Un paziente deciso e caparbio
Una volta deciso sono andato avanti per la mia strada e
sono entrato in ospedale la mattina stessa dell’intervento. L’intervento è stato fatto in anestesia locale con un
farmaco per sedarmi e permettermi di dormire durante
la chirurgia. Mi sono svegliato verso le 3 del pomeriggio
in terapia intensiva post-operatoria e devo dire che non
“
Motivazione e compliance
del paziente fanno la differenza
in qualsiasi terapia
“
ho alcun ricordo della sala operatoria.
In prima giornata ho provato ad alzarmi con un girello
per la prima volta. Ho camminato tre passi avanti e tre
indietro. Mi girava la testa e così la fisioterapia è terminata subito. Un po’ probabilmente era anche dovuto al
controllo del dolore con la morfina.
In seconda giornata mi hanno sospeso tutti gli antidolorifici e mi ha sorpreso molto che l’atteso dolore non sia
arrivato per niente. Ho percorso mezzo corridoio con il
girello e sono tornato indietro. Nel pomeriggio ho camminato per tutto il corridoio senza mai avere giramenti di
testa.
In terza giornata mi è stato permesso di provare a fare le
scale usando un bastone.
In quarta giornata ero in grado di camminare con le stampelle e salire agevolmente le scale. Per questo sono stato
dimesso.
Missione compiuta
Ho avuto un problema nel viaggio di ritorno dato che
per il traffico dovuto ad un incidente ci sono volute più
di 3 ore per tornare a casa e questo mi ha causato un po’

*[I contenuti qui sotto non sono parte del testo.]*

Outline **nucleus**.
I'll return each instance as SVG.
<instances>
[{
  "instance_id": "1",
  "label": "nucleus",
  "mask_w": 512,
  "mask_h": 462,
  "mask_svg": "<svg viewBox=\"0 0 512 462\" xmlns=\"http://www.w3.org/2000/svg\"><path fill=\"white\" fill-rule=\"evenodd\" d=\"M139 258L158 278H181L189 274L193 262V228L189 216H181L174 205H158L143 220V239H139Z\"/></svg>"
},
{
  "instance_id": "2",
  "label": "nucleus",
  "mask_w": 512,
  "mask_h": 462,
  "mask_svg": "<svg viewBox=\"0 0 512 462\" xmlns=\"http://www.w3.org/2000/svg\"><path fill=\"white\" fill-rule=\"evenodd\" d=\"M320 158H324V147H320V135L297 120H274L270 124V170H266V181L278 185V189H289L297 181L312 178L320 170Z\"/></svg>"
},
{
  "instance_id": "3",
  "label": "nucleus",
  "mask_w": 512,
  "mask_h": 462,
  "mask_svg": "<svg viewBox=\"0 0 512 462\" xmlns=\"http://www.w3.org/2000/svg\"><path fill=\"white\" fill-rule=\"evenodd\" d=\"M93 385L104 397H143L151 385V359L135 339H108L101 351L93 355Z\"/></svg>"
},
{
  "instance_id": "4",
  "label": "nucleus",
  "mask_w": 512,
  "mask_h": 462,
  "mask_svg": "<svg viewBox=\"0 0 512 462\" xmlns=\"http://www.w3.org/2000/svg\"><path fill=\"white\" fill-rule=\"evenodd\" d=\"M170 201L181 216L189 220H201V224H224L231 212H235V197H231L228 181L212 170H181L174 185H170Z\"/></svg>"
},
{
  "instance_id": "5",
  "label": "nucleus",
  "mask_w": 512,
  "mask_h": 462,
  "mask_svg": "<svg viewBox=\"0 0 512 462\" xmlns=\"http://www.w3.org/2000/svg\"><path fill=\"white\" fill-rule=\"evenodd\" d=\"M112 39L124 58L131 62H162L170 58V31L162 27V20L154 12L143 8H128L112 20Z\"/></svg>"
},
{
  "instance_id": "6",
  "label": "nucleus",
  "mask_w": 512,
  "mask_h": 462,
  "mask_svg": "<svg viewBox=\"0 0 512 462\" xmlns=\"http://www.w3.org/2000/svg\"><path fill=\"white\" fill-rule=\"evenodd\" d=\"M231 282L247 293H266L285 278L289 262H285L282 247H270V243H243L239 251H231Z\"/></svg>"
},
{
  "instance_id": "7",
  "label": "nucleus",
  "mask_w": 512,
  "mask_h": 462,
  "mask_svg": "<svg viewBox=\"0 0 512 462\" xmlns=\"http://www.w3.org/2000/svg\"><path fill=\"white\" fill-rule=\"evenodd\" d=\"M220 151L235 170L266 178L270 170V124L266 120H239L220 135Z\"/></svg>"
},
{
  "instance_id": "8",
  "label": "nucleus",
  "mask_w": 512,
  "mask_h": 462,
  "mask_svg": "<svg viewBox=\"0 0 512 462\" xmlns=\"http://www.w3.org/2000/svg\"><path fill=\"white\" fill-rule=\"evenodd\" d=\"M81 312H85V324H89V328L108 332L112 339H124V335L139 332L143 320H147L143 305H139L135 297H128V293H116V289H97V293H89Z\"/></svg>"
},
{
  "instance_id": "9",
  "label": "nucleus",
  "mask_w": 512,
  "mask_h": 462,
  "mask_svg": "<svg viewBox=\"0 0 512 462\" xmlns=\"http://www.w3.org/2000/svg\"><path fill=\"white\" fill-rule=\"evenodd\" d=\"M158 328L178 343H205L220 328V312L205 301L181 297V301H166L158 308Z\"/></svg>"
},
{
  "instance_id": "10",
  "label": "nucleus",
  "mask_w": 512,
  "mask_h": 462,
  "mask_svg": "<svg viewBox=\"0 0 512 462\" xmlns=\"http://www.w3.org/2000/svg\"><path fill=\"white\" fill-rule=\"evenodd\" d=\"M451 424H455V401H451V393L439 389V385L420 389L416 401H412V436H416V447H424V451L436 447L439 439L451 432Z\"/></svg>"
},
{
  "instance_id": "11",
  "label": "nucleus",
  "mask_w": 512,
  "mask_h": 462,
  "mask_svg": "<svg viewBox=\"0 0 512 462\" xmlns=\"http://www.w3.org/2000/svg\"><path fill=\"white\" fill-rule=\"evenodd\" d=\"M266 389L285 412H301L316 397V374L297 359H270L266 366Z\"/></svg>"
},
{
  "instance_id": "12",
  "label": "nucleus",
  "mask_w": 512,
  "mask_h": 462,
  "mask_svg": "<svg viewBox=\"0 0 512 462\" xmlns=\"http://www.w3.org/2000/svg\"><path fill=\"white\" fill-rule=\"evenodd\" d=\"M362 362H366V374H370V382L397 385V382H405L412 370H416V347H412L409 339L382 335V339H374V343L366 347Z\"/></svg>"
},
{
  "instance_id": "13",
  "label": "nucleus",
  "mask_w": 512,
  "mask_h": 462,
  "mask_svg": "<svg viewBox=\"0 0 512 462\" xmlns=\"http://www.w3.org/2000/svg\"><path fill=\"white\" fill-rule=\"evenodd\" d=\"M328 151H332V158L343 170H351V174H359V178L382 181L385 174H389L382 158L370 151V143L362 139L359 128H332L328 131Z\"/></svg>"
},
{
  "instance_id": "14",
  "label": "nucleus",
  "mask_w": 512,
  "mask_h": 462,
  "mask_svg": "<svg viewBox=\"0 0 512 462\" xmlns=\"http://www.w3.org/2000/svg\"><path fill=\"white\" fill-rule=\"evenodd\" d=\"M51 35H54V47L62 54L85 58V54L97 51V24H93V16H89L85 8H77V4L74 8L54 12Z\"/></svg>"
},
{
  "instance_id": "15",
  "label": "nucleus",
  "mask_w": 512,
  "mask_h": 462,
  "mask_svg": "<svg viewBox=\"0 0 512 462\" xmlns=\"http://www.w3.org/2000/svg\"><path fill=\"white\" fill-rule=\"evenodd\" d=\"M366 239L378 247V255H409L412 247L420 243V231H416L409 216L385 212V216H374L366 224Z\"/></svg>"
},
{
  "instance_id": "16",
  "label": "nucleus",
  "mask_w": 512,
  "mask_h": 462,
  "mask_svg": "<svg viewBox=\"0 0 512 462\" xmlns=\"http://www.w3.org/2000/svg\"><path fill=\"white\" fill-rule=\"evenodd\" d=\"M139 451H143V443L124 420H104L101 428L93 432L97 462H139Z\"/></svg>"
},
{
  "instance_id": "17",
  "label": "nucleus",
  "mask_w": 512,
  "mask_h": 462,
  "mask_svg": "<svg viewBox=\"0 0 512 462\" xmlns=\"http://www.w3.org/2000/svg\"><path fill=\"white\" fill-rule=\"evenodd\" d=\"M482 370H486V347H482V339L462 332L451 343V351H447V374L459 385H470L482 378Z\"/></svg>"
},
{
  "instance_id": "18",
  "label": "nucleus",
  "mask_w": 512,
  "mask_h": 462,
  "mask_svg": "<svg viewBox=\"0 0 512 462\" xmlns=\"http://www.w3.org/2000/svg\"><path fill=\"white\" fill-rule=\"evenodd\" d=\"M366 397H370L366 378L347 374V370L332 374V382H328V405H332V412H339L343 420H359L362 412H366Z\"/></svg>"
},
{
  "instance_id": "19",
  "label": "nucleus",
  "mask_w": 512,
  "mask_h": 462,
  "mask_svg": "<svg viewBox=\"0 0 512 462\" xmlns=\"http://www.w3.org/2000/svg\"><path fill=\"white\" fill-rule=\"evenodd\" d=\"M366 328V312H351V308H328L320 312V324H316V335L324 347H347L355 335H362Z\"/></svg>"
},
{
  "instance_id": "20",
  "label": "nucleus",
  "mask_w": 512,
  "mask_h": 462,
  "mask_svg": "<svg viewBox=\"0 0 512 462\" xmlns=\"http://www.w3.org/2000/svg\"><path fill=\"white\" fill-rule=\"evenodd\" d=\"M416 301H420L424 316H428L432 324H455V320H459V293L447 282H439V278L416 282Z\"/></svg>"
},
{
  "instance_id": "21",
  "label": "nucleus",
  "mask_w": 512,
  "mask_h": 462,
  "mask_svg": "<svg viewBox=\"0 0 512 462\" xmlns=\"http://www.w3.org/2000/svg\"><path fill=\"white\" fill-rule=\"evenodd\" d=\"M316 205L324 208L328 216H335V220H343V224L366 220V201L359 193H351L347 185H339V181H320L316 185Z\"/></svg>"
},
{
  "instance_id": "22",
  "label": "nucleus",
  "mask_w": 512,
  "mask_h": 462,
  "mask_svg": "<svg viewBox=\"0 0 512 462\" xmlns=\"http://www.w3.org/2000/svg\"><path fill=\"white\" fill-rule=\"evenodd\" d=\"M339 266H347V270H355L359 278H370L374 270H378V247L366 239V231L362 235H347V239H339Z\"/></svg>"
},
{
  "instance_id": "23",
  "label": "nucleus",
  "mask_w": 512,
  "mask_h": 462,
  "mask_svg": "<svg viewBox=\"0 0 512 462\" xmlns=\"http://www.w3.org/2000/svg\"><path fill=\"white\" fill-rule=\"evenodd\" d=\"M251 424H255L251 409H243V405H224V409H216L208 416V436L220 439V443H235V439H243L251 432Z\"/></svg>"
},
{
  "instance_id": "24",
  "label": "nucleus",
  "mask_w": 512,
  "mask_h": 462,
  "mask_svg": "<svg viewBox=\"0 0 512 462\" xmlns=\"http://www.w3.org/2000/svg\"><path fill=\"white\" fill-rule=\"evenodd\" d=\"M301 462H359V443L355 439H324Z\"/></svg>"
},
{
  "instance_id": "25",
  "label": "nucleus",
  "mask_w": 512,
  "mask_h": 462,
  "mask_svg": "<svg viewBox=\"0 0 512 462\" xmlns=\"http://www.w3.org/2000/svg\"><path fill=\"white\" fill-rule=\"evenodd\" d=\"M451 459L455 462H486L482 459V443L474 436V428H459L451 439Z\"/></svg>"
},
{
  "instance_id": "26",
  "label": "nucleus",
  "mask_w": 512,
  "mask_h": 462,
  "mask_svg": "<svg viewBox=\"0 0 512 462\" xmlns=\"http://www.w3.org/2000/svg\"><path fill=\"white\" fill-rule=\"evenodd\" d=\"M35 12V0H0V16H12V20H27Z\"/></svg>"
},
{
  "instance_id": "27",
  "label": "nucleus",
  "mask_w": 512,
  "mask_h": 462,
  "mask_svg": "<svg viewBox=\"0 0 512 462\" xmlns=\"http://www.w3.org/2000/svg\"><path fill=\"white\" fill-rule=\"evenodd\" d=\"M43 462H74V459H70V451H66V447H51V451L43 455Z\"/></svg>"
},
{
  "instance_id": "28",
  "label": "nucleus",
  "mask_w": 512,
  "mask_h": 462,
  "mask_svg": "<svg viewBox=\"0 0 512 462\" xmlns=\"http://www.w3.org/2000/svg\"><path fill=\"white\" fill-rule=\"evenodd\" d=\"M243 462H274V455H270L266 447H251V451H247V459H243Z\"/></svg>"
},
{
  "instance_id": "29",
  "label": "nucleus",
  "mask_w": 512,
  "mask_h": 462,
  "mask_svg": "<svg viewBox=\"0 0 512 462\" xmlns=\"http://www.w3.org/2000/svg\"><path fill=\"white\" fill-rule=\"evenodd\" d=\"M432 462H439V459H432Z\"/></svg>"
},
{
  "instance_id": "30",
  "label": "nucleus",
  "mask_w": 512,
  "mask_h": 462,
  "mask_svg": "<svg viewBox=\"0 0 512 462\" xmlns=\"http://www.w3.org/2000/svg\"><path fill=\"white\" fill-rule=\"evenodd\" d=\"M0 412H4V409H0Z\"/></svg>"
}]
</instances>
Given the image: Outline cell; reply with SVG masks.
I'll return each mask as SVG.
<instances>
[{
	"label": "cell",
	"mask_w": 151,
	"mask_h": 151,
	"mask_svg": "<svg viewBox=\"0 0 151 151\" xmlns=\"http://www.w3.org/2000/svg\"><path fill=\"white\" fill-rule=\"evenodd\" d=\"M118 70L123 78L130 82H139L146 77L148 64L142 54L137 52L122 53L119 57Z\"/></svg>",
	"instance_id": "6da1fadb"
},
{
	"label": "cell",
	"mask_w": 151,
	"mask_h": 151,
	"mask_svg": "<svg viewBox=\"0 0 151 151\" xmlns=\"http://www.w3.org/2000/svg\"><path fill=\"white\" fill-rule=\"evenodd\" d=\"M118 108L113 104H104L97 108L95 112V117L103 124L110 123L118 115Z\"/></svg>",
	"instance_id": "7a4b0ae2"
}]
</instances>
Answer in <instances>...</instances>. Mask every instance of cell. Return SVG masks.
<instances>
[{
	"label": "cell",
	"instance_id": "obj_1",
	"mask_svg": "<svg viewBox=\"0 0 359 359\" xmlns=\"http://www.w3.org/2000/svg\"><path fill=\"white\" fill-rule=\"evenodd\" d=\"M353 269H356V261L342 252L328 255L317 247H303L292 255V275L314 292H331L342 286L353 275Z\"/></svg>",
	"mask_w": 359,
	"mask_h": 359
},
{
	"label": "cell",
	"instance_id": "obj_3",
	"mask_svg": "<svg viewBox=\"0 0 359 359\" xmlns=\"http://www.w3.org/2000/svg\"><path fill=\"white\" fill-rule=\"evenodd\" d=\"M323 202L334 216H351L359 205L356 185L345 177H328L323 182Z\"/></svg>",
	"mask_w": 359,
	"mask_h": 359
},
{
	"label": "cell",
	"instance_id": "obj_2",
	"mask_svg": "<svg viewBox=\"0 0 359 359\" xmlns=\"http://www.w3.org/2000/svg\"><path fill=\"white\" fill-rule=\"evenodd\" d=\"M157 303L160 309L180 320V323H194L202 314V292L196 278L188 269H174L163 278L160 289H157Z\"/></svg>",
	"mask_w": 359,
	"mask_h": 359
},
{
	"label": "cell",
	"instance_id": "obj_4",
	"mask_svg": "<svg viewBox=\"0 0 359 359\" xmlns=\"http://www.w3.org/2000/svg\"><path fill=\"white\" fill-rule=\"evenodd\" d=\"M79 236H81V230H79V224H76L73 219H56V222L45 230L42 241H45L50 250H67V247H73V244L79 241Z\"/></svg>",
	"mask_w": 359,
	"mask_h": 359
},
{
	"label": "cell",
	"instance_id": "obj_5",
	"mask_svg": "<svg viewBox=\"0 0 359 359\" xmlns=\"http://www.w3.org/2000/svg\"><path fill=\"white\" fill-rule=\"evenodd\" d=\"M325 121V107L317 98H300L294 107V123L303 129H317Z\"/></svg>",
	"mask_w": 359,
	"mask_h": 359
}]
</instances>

di rigidità all’anca operata, paradossalmente non mi ha
causato dolore se non alla schiena!
Nel giro di una settimana dall’intervento ero completamente mobile e senza dolore. A 6 settimane ho lasciato
le stampelle e ho potuto ricominciare a guidare la macchina.
Consiglierei a tutti di superare le proprie paure e sottoporsi ad una chirurgia che permette di tornare a godere
della vita, ricominciando a fare tutto quello per cui vale
la pena vivere!
L’unico problema del metallo-metallo? La scorsa estate ho
viaggiato in Italia per le ferie e il metal detector in aeroporto è suonato! Istintivamente ho messo la mano in
tasca a cercare il certificato medico che attesta la presenza della mia protesi... non è stata una buona idea!
Comunque da allora in avanti ho sempre considerato di
arrivare con largo anticipo in aeroporto e ho dovuto abituarmi ad essere costantemente perquisito.